Djawanews.com – Para petani di Kabupaten Klaten, Jawa Tengah, merasa dirugikan dengan dipangkasnya jatah pupuk bersubsi serta dinaikkannya harga eceran tertinggi (HET) pupuk bersubsidi.
Sekretaris Kontak Tani Nelayan Andalan (KTNA) Klaten, Ato Susanto menilai, kebijakan tersebut berpotensi menurunkan produktivitas petani.
“Petani jelas menjerit. Dengan pengurangan alokasi (pupuk) itu risikonya penurunan produktivitas,” ujar Atok kepada Solopos, Senin (4/1/2021).
Atok menyampaikan, kebijakan mengurangi alokasi pupuk bersubsi serta menaikkan HET terkesan terburu-buru.
“Semestinya pemerintah berembuk dengan petani terlebih dahulu untuk mengatasi kekhawatiran penurunan produktivitas seiring berkurangnya jatah pupuk bersubsidi. Ini belum ada sosialisasi, pemerintah sudah ada keputusan pengurangan subsidi sepihak,” kata Atok.

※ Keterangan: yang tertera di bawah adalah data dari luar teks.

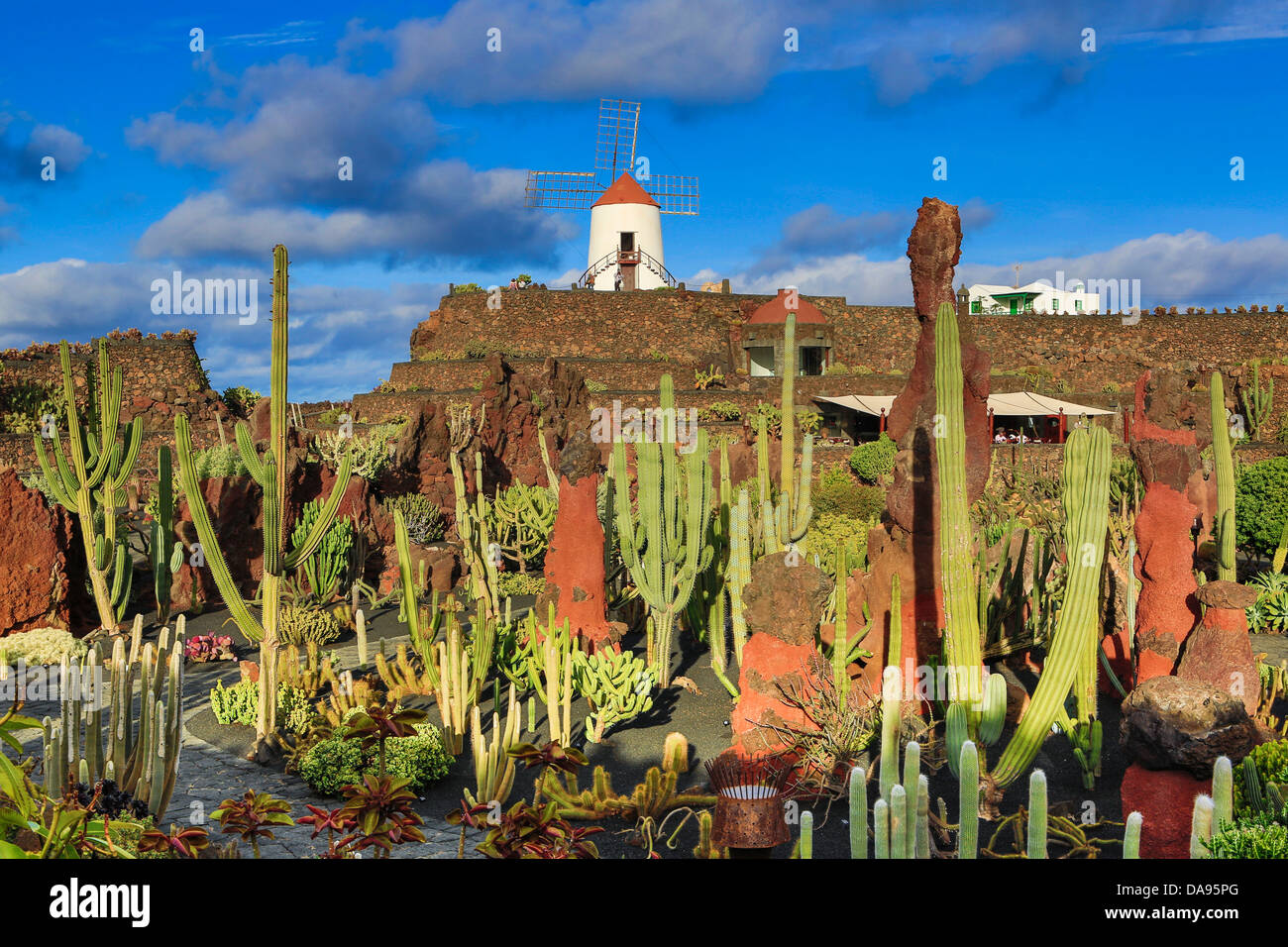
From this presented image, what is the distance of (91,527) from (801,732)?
749cm

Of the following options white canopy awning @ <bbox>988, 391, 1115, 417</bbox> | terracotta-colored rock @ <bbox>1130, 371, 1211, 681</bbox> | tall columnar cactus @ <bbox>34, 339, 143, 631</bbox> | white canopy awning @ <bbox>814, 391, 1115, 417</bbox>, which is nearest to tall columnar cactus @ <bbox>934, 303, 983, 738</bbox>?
terracotta-colored rock @ <bbox>1130, 371, 1211, 681</bbox>

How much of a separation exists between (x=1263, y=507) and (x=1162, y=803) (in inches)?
326

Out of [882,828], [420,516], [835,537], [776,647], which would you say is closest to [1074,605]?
[776,647]

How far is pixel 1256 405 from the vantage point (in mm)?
25781

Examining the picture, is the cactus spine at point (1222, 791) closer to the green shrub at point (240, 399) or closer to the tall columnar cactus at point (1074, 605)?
the tall columnar cactus at point (1074, 605)

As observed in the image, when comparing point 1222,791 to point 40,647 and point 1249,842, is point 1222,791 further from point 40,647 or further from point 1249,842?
point 40,647

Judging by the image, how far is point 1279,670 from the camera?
756 centimetres

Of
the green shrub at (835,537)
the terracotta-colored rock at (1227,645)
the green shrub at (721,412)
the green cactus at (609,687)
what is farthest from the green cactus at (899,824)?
the green shrub at (721,412)

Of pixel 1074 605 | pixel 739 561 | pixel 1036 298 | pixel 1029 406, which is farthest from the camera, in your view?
pixel 1036 298

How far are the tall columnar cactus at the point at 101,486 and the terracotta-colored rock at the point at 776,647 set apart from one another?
6.79m

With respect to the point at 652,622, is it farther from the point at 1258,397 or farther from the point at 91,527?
the point at 1258,397

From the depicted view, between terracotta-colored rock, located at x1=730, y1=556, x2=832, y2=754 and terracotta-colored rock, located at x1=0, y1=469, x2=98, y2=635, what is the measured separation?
7255 millimetres
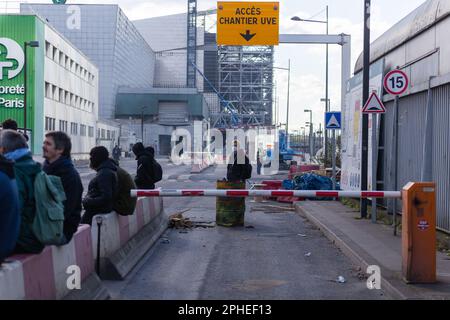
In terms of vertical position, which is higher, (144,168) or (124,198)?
(144,168)

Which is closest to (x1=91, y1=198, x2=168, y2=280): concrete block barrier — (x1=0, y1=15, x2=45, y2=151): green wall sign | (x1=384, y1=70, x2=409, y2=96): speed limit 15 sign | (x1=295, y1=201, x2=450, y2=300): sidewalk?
(x1=295, y1=201, x2=450, y2=300): sidewalk

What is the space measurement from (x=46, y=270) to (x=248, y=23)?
54.9 feet

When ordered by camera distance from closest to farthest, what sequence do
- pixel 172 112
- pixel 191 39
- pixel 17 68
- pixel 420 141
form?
1. pixel 420 141
2. pixel 17 68
3. pixel 172 112
4. pixel 191 39

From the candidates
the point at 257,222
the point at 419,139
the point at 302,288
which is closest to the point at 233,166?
the point at 257,222

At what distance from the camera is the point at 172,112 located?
309ft

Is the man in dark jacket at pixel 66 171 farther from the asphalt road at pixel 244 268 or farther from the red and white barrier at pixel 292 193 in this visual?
the red and white barrier at pixel 292 193

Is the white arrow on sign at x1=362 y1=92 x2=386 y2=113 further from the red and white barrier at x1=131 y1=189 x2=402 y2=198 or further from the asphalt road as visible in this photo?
the red and white barrier at x1=131 y1=189 x2=402 y2=198

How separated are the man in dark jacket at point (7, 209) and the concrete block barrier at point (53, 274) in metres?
0.16

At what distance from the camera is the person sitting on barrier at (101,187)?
9.77 meters

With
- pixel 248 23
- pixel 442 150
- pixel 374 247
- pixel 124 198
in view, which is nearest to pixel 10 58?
pixel 248 23

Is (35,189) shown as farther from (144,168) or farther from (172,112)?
(172,112)

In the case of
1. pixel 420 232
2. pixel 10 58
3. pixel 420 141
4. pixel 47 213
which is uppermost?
pixel 10 58

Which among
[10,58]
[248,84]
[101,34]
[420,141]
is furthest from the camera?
[248,84]
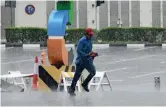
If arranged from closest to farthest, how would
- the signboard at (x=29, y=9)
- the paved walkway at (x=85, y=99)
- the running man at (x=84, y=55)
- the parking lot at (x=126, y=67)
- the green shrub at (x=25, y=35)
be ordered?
the paved walkway at (x=85, y=99) < the running man at (x=84, y=55) < the parking lot at (x=126, y=67) < the green shrub at (x=25, y=35) < the signboard at (x=29, y=9)

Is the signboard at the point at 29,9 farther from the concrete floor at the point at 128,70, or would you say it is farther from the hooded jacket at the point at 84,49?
the hooded jacket at the point at 84,49

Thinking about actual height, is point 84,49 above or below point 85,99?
above

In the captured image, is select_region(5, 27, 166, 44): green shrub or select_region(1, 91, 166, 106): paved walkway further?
select_region(5, 27, 166, 44): green shrub

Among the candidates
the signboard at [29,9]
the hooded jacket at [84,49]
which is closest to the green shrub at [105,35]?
the signboard at [29,9]

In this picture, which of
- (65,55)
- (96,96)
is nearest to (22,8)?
(65,55)

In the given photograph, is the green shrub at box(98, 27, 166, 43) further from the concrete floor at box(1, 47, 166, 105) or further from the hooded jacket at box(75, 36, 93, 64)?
the hooded jacket at box(75, 36, 93, 64)

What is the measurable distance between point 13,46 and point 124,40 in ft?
24.7

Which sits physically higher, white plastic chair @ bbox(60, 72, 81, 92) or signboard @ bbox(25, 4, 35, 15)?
signboard @ bbox(25, 4, 35, 15)

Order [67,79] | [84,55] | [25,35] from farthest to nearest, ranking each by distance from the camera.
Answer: [25,35] → [67,79] → [84,55]

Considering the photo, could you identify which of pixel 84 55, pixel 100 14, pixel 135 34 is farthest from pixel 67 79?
pixel 100 14

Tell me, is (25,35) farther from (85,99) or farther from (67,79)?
(85,99)

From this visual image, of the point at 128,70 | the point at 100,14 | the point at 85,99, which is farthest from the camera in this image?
the point at 100,14

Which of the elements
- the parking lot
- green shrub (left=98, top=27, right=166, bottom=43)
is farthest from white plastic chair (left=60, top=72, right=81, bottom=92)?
green shrub (left=98, top=27, right=166, bottom=43)

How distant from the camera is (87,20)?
41.5m
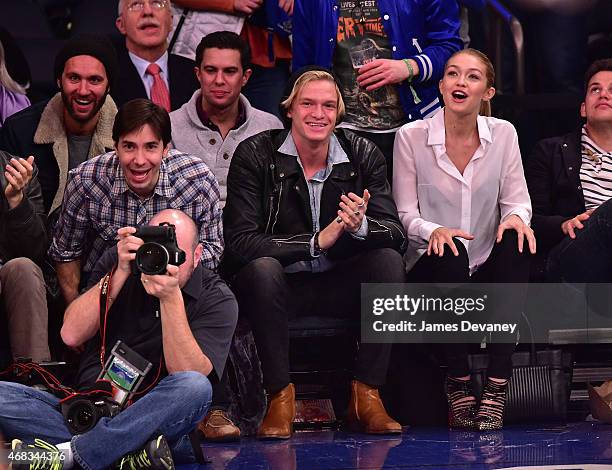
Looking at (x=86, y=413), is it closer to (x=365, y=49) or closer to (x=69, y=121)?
(x=69, y=121)

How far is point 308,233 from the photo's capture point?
4.40 meters

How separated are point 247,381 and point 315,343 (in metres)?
0.34

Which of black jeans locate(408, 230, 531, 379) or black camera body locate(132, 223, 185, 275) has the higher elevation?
black camera body locate(132, 223, 185, 275)

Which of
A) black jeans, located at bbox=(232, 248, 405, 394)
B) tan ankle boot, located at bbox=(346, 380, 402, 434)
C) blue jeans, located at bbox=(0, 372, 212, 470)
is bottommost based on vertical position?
tan ankle boot, located at bbox=(346, 380, 402, 434)

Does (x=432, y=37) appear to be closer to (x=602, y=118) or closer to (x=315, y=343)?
(x=602, y=118)

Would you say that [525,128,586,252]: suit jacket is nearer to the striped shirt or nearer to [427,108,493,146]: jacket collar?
the striped shirt

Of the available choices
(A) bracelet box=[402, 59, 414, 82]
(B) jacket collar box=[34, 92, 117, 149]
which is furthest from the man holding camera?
(A) bracelet box=[402, 59, 414, 82]

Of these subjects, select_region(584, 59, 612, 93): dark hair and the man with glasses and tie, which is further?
the man with glasses and tie

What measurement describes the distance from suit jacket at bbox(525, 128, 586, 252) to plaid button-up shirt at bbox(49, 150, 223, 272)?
1.28 m

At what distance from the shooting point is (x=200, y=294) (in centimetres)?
389

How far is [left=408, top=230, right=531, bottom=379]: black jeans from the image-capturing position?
4375 mm

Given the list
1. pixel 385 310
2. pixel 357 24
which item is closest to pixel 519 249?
pixel 385 310

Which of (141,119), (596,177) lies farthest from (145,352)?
(596,177)

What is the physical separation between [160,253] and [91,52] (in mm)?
1387
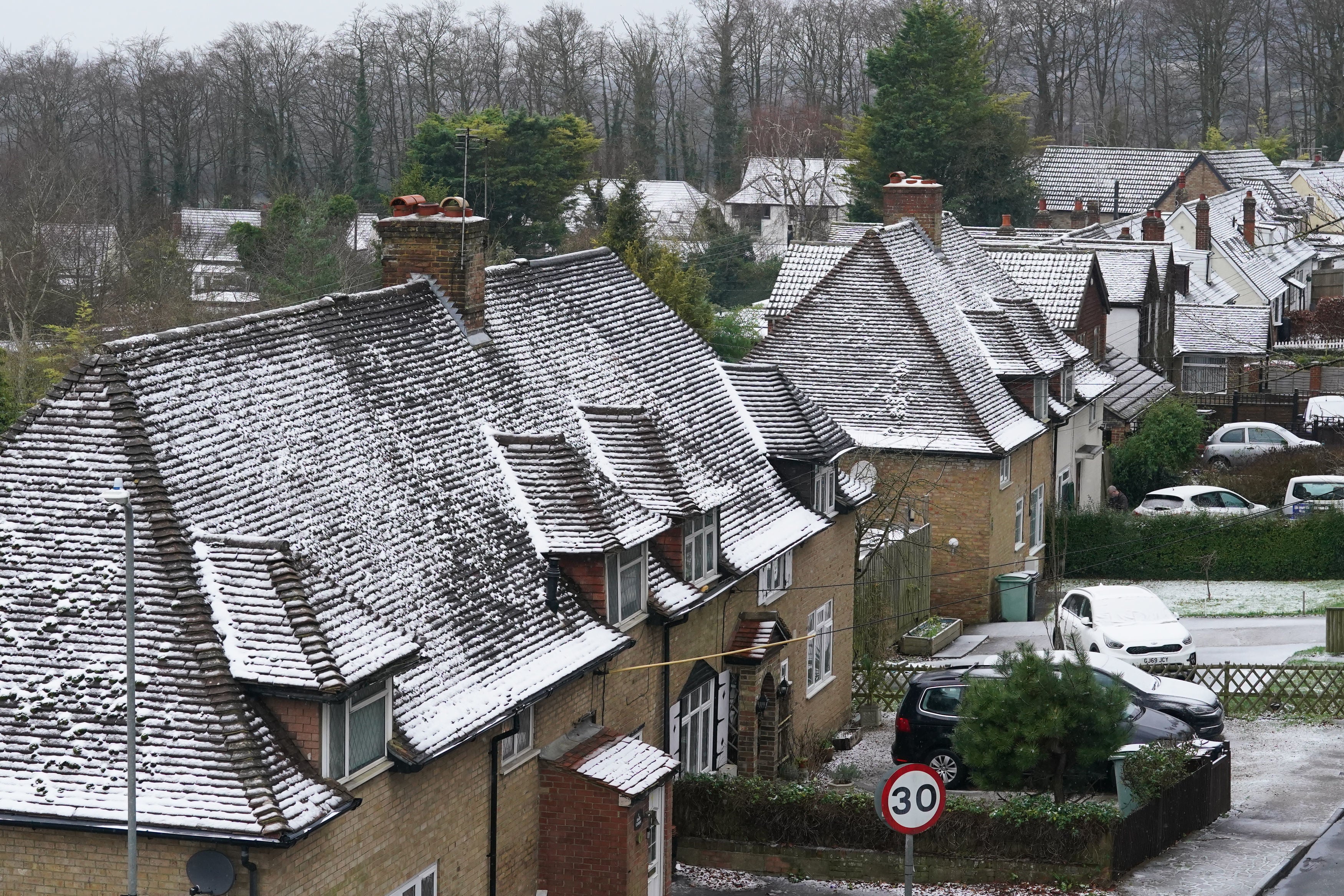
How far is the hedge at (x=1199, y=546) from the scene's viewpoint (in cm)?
3962

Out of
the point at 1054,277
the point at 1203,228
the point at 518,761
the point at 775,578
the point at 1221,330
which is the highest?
the point at 1203,228

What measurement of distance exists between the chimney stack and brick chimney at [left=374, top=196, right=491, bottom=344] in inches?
2453

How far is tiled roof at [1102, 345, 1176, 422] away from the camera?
4647 cm

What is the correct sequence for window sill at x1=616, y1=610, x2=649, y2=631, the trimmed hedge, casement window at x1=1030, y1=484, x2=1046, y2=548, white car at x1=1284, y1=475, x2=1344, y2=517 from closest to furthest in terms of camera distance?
window sill at x1=616, y1=610, x2=649, y2=631 < the trimmed hedge < casement window at x1=1030, y1=484, x2=1046, y2=548 < white car at x1=1284, y1=475, x2=1344, y2=517

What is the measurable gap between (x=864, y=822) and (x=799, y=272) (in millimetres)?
24397

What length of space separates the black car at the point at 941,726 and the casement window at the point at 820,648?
274 centimetres

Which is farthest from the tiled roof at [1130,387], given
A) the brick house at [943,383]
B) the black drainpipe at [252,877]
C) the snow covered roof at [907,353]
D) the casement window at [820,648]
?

Selain penurunan produktivitas, pemangkasan jatah serta kenaikan harga pupuk bersubsidi juga semakin membuat petani tak bisa mendapatkan untung.
“Analisis usaha petani padi saat ini kalau dihitung betul, petani sudah merugi. Biaya produksi per ha itu sekitar Rp 10 juta. Kalau dipanen empat bulan harga jualnya kisaran Rp 12 juta per ha. Jika dihitung harian dengan keuntungan Rp 2 juta, sehati itu pendapatan petani tidak lebih dari Rp 20 ribu. Ditambah lagi dengan harga pupuk naik, keuntungan petani semakin turun,” papar Atok.